_PROBLEM REQUIREMENTS_
According to the probate sales passage, who must confirm any probate bid?

_PASSAGE TO READ_
————————

Probate sales work differently than traditional home sales in that probate sales are monitored by a court of law. Any probate bid must be presented to and confirmed by the court. Furthermore, the buying structure can be different; you’ll need to come up with considerable cash up front, as you’ll want to cover your down payment plus 10% to reserve the property through the court system.
Here are the pros and cons you should consider before buying a home from a probate sale.
WEIGH THE RISKS AND BENEFITS
Here is a list of the benefits and the drawbacks to consider.
Pros
  • You can save a lot of money
  • Limited competition
Cons
  • Time delays
  • Fees
  • Home comes as is
  • No bidding contingencies
  • IRS oversight on selling and buying

Advantages to buying property in a probate sale

There are a couple of upsides to buying probate sale homes:

You can save a lot of money

The major advantage of a probate sale is that you stand to get a good deal on the price of the property. In a scenario in which the estate’s assets need to be liquidated as soon as possible, the estate executor will typically make sure the property is “priced to sell.” This means you can potentially snap up the property for below market value.

Limited competition

If you live in a housing market that is considered “hot,” you can limit competitive bids by buying a probate home. The main goal of the estate is to sell the property as quickly as possible, so they might limit the number of allowed bids for the sake of time. Furthermore, if you have access to the court system and know which properties might go on sale soon, you have a higher chance of being the first to submit a bid.

Disadvantages to buying property in a probate sale

There are also a few downsides to buying real estate from probate sales:

Time delays

The biggest turnoff to investors and buyers looking into probate homes is the extensive time it takes to close the sale. If heirs are contesting the assets of the estate, for example, this can continuously push a court date out and cause delays. If you’re looking to buy a home to move into right away, the potential time delays of probate sales may not be worth enduring for the cheaper properties you might find.

————————

[Records from a collection]
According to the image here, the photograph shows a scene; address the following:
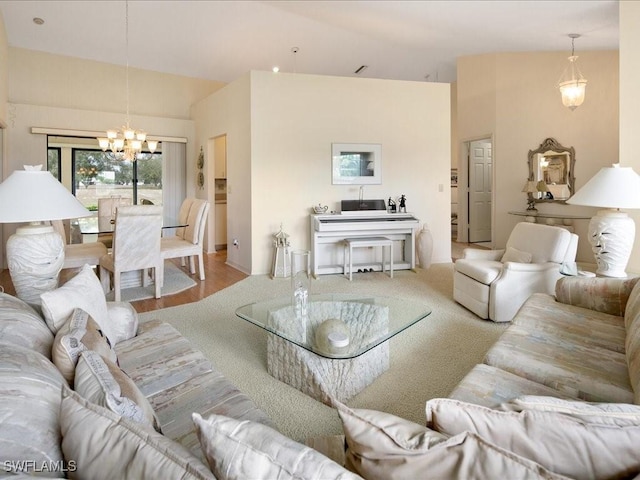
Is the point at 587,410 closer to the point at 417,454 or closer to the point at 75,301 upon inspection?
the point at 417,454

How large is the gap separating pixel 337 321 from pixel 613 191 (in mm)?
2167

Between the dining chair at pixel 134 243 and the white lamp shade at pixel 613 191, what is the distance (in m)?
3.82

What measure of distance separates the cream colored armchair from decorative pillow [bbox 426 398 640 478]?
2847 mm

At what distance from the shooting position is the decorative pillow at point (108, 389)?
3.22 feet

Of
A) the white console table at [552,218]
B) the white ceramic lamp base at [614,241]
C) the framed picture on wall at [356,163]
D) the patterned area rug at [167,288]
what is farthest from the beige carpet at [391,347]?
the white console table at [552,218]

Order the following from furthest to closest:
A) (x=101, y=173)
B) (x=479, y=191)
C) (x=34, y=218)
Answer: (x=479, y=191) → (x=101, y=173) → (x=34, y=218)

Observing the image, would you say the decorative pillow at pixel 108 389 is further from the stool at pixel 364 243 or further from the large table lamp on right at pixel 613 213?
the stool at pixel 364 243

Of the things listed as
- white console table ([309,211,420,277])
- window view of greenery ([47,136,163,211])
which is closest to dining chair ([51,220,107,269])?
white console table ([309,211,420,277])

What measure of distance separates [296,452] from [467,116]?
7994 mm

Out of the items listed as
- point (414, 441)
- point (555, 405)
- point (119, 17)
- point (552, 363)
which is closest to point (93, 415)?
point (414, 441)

————————

_SOLVED EXERCISE_
A court of law must confirm any probate bid.